■ **EXERCISE**: Output all of the material below verbatim, reproducing every line without any change.

■ **DATA TO PROCESS**:

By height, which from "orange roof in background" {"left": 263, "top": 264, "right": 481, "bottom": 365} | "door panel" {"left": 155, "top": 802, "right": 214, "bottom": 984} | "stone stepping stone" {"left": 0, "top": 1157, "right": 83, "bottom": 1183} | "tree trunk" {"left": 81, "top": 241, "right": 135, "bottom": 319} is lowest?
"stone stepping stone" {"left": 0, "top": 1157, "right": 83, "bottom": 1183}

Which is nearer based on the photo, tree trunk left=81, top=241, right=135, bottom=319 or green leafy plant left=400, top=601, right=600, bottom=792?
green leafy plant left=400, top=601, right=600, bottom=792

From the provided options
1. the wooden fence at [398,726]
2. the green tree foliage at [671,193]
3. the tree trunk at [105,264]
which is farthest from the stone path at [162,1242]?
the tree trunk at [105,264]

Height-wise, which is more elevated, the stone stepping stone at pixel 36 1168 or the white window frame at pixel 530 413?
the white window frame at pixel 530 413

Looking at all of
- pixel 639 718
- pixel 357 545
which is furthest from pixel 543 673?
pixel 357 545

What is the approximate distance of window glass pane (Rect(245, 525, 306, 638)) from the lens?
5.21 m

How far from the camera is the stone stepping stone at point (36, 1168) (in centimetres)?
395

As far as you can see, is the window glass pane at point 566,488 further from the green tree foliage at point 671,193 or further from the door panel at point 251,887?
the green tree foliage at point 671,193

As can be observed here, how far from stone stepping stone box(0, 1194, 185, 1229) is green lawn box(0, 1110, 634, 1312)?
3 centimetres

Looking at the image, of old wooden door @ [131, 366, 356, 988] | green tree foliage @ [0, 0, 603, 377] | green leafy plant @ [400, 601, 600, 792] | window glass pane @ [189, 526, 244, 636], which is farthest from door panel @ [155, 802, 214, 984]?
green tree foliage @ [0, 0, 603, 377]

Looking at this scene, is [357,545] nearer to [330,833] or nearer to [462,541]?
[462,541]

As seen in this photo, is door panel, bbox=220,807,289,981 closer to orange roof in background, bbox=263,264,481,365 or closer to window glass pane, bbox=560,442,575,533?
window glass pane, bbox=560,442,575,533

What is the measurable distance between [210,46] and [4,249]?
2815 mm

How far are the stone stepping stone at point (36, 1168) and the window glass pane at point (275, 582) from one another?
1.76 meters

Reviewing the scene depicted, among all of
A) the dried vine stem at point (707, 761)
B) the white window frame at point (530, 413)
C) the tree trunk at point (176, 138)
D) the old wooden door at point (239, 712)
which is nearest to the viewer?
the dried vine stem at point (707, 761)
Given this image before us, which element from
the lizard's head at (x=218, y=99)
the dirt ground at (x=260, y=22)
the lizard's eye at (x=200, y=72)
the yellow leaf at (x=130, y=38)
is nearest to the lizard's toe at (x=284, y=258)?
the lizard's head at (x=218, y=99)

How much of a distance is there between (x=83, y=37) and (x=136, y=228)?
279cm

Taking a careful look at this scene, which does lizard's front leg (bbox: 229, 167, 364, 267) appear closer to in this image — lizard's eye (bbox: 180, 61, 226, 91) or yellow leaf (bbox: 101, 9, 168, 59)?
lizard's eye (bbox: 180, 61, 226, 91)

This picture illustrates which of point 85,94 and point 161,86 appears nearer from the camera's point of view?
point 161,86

■ **EXERCISE ANSWER**:
By height, which from "orange roof in background" {"left": 263, "top": 264, "right": 481, "bottom": 365} | "door panel" {"left": 155, "top": 802, "right": 214, "bottom": 984} | "stone stepping stone" {"left": 0, "top": 1157, "right": 83, "bottom": 1183} | "tree trunk" {"left": 81, "top": 241, "right": 135, "bottom": 319} is lowest?
"stone stepping stone" {"left": 0, "top": 1157, "right": 83, "bottom": 1183}

Which is nearer based on the photo, tree trunk left=81, top=241, right=135, bottom=319 or green leafy plant left=400, top=601, right=600, bottom=792?
green leafy plant left=400, top=601, right=600, bottom=792

From the provided options
1. the wooden fence at [398,726]
2. the green tree foliage at [671,193]
3. the tree trunk at [105,264]
which is farthest from the stone path at [162,1242]?
the tree trunk at [105,264]

Height-wise, which is more elevated, the stone stepping stone at pixel 36 1168 or the white window frame at pixel 530 413?
the white window frame at pixel 530 413

Looking at all of
- pixel 639 718
- pixel 357 545
which is furthest from pixel 543 673?
pixel 357 545

What is the approximate distance of window glass pane (Rect(245, 525, 306, 638)) from the lens?
5.21 m

How far from the camera is the stone stepping stone at point (36, 1168) (in centimetres)?
395

As far as you can see, is the window glass pane at point 566,488 further from the green tree foliage at point 671,193 or further from the door panel at point 251,887?
the green tree foliage at point 671,193

As can be observed here, how far from stone stepping stone box(0, 1194, 185, 1229) is green lawn box(0, 1110, 634, 1312)?
3 centimetres

Looking at the image, of old wooden door @ [131, 366, 356, 988] | green tree foliage @ [0, 0, 603, 377] | green leafy plant @ [400, 601, 600, 792] | window glass pane @ [189, 526, 244, 636], which is farthest from door panel @ [155, 802, 214, 984]?
green tree foliage @ [0, 0, 603, 377]

Looking at this scene, is [357,545] nearer to [330,833] or nearer to [462,541]?
[462,541]

As seen in this photo, is door panel, bbox=220,807,289,981 closer to orange roof in background, bbox=263,264,481,365 or closer to window glass pane, bbox=560,442,575,533?
window glass pane, bbox=560,442,575,533

What is the measurable distance between [210,46] and [4,249]?
2815 mm

How far are the stone stepping stone at point (36, 1168) and the window glass pane at point (275, 582) from one another?
1.76 meters

Reviewing the scene depicted, among all of
A) the dried vine stem at point (707, 761)
B) the white window frame at point (530, 413)
C) the tree trunk at point (176, 138)
D) the old wooden door at point (239, 712)
which is nearest to the viewer?
the dried vine stem at point (707, 761)
Given this image before us, which element from
the lizard's head at (x=218, y=99)
the dirt ground at (x=260, y=22)
the lizard's eye at (x=200, y=72)
the yellow leaf at (x=130, y=38)
is nearest to the lizard's toe at (x=284, y=258)?
the lizard's head at (x=218, y=99)

How much of a distance is there between (x=83, y=37) and (x=136, y=228)?
279cm

Taking a careful look at this scene, which does lizard's front leg (bbox: 229, 167, 364, 267) appear closer to in this image — lizard's eye (bbox: 180, 61, 226, 91) or yellow leaf (bbox: 101, 9, 168, 59)?
lizard's eye (bbox: 180, 61, 226, 91)

This picture illustrates which of point 85,94 and point 161,86 appears nearer from the camera's point of view?
point 161,86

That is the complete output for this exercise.